Heavy Metal Kids e UFO sono i due principali cardini della feconda carriera di
Danny Peyronel, avviata con profitto fin dai primi anni settanta.
E allora diciamo che dovendo scegliere quale delle suddette esperienze professionali ha avuto un impatto maggiore nella realizzazione di questo "
It happens when you look the other way”, mi sento d’indicare innanzi tutto gli autori di “
Heavy metal kids” e “
Anvil chorus”,
album eventualmente da riscoprire, a cui il nostro ha fattivamente contribuito prima di approdare (brevemente) alla corte di
Phil Mogg & C.
A beneficio di chi non conoscesse (ancora) una delle
cult-band dello spumeggiante
rockrama britannico dei
seventies, precisiamo che si tratta di “roba” in cui convivono
rock n’roll,
blues e
glam, con plausibili riferimenti che si chiamano Kinks,
Bowie, Rolling Stones e
Alice Cooper.
Il secondo albo solista di
Peyronel (debutto nel 2005 con “
Make the monkey dance”) sembra proprio partire da quei presupposti stilistici per approdare nel 2025 corredato da buone dosi di
verve espressiva, da cui affiora una spiccata sensibilità
pop.
Un
sound, insomma, che basa le sue velleità attrattive su una capacità innata di scrivere canzoni gradevoli, magari non particolarmente “sorprendenti” e complesse, eppure abbastanza appaganti, confacenti ad una fruizione dagli intenti disimpegnati e ricreativi.
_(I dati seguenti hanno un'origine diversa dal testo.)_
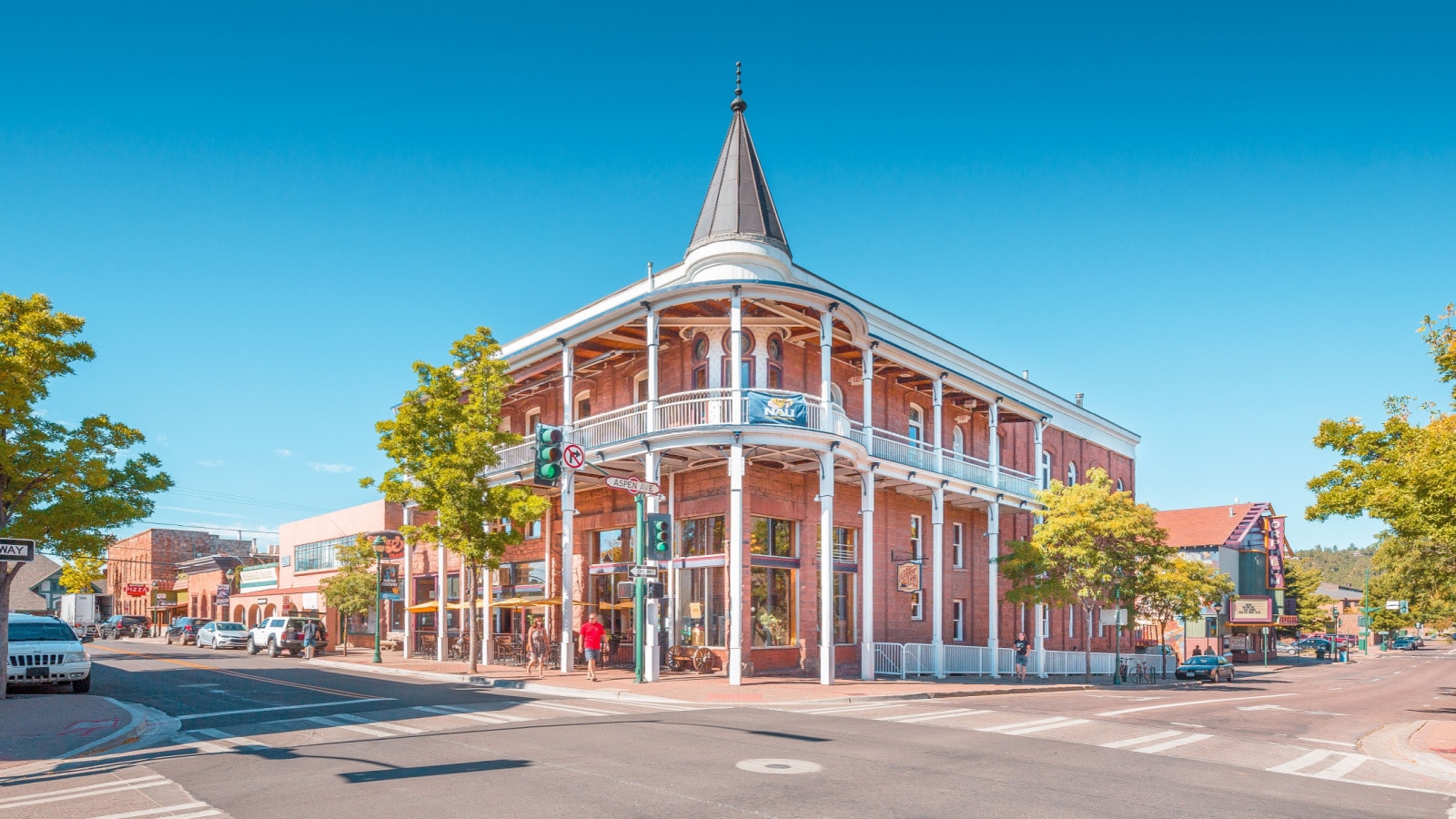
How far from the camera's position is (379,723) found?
1548 centimetres

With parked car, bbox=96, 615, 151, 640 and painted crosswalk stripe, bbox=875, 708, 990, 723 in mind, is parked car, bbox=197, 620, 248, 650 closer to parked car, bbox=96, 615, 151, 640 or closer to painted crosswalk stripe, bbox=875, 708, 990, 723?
parked car, bbox=96, 615, 151, 640

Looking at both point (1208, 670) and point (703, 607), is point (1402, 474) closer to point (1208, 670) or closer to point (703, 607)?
point (703, 607)

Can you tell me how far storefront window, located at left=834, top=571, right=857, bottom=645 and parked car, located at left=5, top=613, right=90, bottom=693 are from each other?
19027mm

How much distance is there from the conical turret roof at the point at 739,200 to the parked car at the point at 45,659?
18364 millimetres

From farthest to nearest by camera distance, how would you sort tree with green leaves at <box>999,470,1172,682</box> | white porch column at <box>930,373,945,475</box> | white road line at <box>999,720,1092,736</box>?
tree with green leaves at <box>999,470,1172,682</box> → white porch column at <box>930,373,945,475</box> → white road line at <box>999,720,1092,736</box>

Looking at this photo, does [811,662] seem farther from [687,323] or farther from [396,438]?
[396,438]

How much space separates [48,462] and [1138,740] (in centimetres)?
2035

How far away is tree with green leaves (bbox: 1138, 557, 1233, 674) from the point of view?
38375 mm

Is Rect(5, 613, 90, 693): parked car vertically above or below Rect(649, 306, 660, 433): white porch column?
below

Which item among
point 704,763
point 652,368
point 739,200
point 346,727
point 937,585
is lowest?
point 346,727

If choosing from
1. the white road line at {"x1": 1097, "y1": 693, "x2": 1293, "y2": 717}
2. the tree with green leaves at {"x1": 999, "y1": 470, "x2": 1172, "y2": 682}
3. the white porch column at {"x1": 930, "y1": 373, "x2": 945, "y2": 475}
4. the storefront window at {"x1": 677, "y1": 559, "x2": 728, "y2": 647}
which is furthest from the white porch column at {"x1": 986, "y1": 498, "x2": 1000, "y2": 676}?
the storefront window at {"x1": 677, "y1": 559, "x2": 728, "y2": 647}

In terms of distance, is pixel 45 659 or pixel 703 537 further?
pixel 703 537

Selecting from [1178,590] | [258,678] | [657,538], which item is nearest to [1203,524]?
[1178,590]

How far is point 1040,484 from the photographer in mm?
41000
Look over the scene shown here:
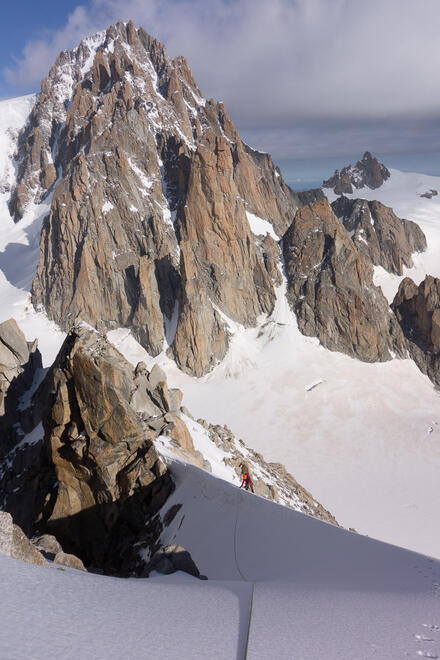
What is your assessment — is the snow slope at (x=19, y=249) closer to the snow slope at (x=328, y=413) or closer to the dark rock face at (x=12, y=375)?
the snow slope at (x=328, y=413)

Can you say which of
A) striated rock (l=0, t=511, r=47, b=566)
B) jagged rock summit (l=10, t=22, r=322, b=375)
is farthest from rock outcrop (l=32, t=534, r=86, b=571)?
jagged rock summit (l=10, t=22, r=322, b=375)

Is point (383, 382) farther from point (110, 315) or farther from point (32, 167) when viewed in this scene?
point (32, 167)

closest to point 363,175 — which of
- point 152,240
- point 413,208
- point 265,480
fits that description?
point 413,208

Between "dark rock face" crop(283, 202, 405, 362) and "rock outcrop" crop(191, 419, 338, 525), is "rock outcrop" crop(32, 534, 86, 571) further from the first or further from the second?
"dark rock face" crop(283, 202, 405, 362)

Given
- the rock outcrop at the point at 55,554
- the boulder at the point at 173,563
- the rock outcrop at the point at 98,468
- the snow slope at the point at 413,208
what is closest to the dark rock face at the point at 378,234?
the snow slope at the point at 413,208

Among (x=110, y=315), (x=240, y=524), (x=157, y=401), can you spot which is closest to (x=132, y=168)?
(x=110, y=315)

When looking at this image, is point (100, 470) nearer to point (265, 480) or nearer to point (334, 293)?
point (265, 480)
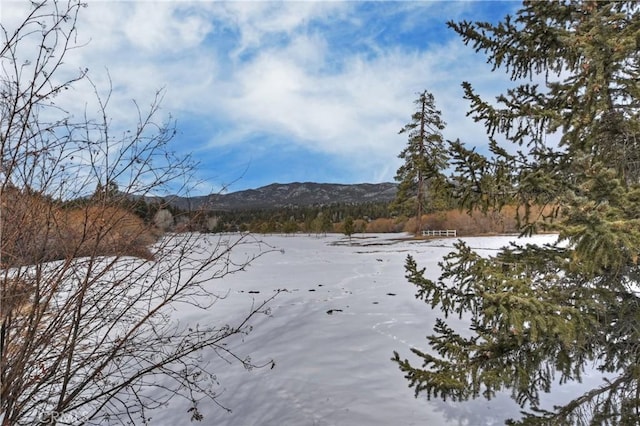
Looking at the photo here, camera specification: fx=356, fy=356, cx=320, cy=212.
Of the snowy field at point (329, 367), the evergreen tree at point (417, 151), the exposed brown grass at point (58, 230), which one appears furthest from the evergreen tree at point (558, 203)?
the evergreen tree at point (417, 151)

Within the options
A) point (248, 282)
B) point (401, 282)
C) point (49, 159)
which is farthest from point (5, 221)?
point (401, 282)

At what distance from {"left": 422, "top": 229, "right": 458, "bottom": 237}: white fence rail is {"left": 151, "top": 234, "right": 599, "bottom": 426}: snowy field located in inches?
853

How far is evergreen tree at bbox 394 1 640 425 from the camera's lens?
6.79 ft

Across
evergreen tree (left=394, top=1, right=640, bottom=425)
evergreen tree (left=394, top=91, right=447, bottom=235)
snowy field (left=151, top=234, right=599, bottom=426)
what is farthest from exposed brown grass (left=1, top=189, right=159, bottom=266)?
evergreen tree (left=394, top=91, right=447, bottom=235)

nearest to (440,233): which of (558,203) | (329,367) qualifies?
(329,367)

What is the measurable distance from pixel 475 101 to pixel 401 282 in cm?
841

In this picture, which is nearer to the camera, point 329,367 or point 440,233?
point 329,367

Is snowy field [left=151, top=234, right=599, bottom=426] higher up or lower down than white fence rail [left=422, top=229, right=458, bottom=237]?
lower down

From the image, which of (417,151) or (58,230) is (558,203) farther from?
(417,151)

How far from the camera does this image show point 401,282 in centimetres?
1066

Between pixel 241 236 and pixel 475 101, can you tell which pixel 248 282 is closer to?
pixel 241 236

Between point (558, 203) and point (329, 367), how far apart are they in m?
3.58

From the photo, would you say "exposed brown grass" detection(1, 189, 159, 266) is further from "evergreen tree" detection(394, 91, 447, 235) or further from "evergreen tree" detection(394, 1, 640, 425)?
"evergreen tree" detection(394, 91, 447, 235)

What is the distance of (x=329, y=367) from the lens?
484 centimetres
Nella raccolta troverete, quindi, esempi di
glam-rock screziato di attitudine
punk (la
title-track dell’opera, qualcosa tra Mott The Hoople, Ramones e … Twisted Sister!), ballatone cinematografiche e barocche (“
Heaven’s in a chevy tonight”), squarci grintosi e seducenti (“
Down down down”, “
Run away Rashid”) e svariate avvolgenti suggestioni sonore, tra
slow glitterati (“
Lost”, “
You won’t have to say goodbye”), lirismi
blues (“
A different kind of blue”), atmosfere notturne e
poppettose (“
Chance”, “
Love is a vicious thing”) e fumosità
rhythm n’ soul (“
When the devil’s in”).
Non mancano nemmeno sconfinamenti in ambiti più beffardi (“
From Russia with love”, dall’omonimo
classicone di
James Bond, in una versione che potrebbe piacere agli ammiratori di
Tyla) e pure un paio di graziose
quisquilie soniche, intrise di scorie
punk n’ roll in salsa
rootsy (“
Upside down”, con annessa citazione
Hendrix-iana) e nostalgie
sixties (“
The last goodbye”).
Due
bonus track (una è la trascrizione in spagnolo di “
You won’t have to say goodbye”) che non modificano il
mood dell’albo, completano un ascolto di certo non proprio “sbalorditivo”, ma comunque complessivamente godibile, a testimonianza di una generazione di musicisti che difficilmente cambierà le regole del “gioco” e tuttavia raramente delude i suoi estimatori.